Selected passage>
Taking over Gestion ADC also opened up a whole new field of employment for Crees in Eeyou Istchee as those with a flair for cuisine could find stable work in the many cafeterias that the company operates. Crees without job skills found themselves suddenly employable in the janitorial division and so these two areas have made an strong impact in the northern job market.

“We are a more diversified field than construction because this is an area that is very gender equalized. Construction tends to be very male dominated whereas cleaning and catering tends to be a little different,” said MacLeod.

And, while Gestion ADC can work hand-in-hand with the CCDC to provide services on sites at work camps, it does not necessarily work exclusively with the construction company. Looking towards the future, MacLeod said the company has already set its sights on the new mining camps that will be opening up in the upcoming years as well as other Plan Nord projects that will require camp-management services.

At the same time, ADC is being sought after by other First Nations looking to acquire services from the company while trying to learn from their business model. MacLeod’s division has no shortage of new potential on the horizon when it comes to future projects.

“We want to have a solid foundation in our home territory,” said MacLeod.

Looking at 35 years of success for Cree and now other nations

According to Christian Sinclair, Director of Development, Marketing and Promotions for CCDC, he is proof of what the company can do for other First Nations as he came to work for the company through one of their joint ventures outside of Quebec.

Originally hailing from the Opaskwayak Cree Nation (Swampy Cree) in northern Manitoba, Sinclair was actually working for the Tataskweyak Cree Nation that had formed a joint venture with the CCDC known as United Cree Construction (UCC). For the last four years that UCC has been working on projects related to the next hydro project called Keeyask Hydro Dam, a project slated to start early next year.

“CCDC has met or exceeded those expectations of what it wanted 35 years ago.

The way we have done business has created a competitive market where other Cree businesses are also doing well in Eeyou Istchee. The CCDC model is something of interest to other First Nations across Canada and we have shared that expertise with them.”

According to Sinclair, another exciting opportunity is upon the Cree once more with the Ring of Fire mining projects that are slated for northern Ontario. Already it has been estimated that the region is so abundant with valuable minerals that the projects could be ongoing for the next 100 years.

“We have taken the lessons we have learnt in the past and shared them with potential partners. That is one of our strengths and something we use to assist other First Nations in creating viable and successful companies. CCDC will continue to assist them when they negotiate with governments and businesses. Cree Construction has gone into the mainstream and the most recent project is the Lauder Stewart Project worth about $16 million,” said Sinclair.

And, because the CCDC has a Manitoba base in the Taskewan Cree Nation, expanding further across the provinces can be much more easily facilitated.

“CCDC sees its experiences as a brand it wants to promote across Canada. The company wants people to know that it respects what they want as a people and a nation and it approaches this in a humble way that doesn’t boast of achievements but shares knowledge and experiences in a traditional way. It wants to share a chance for a bright future not only for a community but for the youth that are the future,” Sinclair stated.

But of course, Sinclair isn’t CCDC’s only imported employee. Along with having a largely Cree workforce, according to engineer Farid Amarene, who is CCDC’s Director of Cost Control, Development and QMS, the company has employees from all over the world.

Stated problem 1>
Arrange the records as a JSON list of strings with one string per line, leaving out blank lines. Cover only the stretch from the line containing "How large is" through the end of the records.

[Dataset records]
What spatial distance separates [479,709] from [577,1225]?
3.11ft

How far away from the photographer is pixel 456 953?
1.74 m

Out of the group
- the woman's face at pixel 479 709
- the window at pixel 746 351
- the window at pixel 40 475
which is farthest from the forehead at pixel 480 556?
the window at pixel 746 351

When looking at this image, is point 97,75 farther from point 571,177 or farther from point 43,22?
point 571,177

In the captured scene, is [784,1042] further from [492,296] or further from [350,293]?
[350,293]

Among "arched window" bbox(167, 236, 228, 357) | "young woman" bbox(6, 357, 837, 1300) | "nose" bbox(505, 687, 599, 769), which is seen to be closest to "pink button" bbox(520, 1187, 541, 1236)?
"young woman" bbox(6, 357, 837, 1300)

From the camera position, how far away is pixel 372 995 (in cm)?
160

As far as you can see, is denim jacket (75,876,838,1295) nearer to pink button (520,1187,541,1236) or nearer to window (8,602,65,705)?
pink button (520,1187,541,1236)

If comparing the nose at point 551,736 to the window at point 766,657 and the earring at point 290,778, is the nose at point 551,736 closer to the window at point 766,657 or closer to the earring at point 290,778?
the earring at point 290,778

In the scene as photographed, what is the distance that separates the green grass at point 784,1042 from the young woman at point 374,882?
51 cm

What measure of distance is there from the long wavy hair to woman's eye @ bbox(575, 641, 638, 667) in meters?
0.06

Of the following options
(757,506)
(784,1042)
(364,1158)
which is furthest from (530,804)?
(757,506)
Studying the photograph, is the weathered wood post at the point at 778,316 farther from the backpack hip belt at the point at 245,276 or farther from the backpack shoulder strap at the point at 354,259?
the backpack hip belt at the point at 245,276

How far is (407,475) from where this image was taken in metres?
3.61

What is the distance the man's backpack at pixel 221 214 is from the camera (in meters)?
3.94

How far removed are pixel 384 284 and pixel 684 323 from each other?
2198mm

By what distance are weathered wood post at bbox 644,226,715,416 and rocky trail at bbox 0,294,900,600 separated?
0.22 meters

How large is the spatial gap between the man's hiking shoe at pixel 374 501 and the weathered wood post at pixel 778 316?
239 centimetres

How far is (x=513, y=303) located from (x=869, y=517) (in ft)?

Stated problem 2>
Reproduce the stretch of the article about CCDC and Gestion ADC from "According to Christian" through "outside of Quebec.".

Solution 1>
[
  "How large is the spatial gap between the man's hiking shoe at pixel 374 501 and the weathered wood post at pixel 778 316?",
  "239 centimetres",
  "How far is (x=513, y=303) located from (x=869, y=517) (in ft)?"
]

Solution 2>
According to Christian Sinclair, Director of Development, Marketing and Promotions for CCDC, he is proof of what the company can do for other First Nations as he came to work for the company through one of their joint ventures outside of Quebec.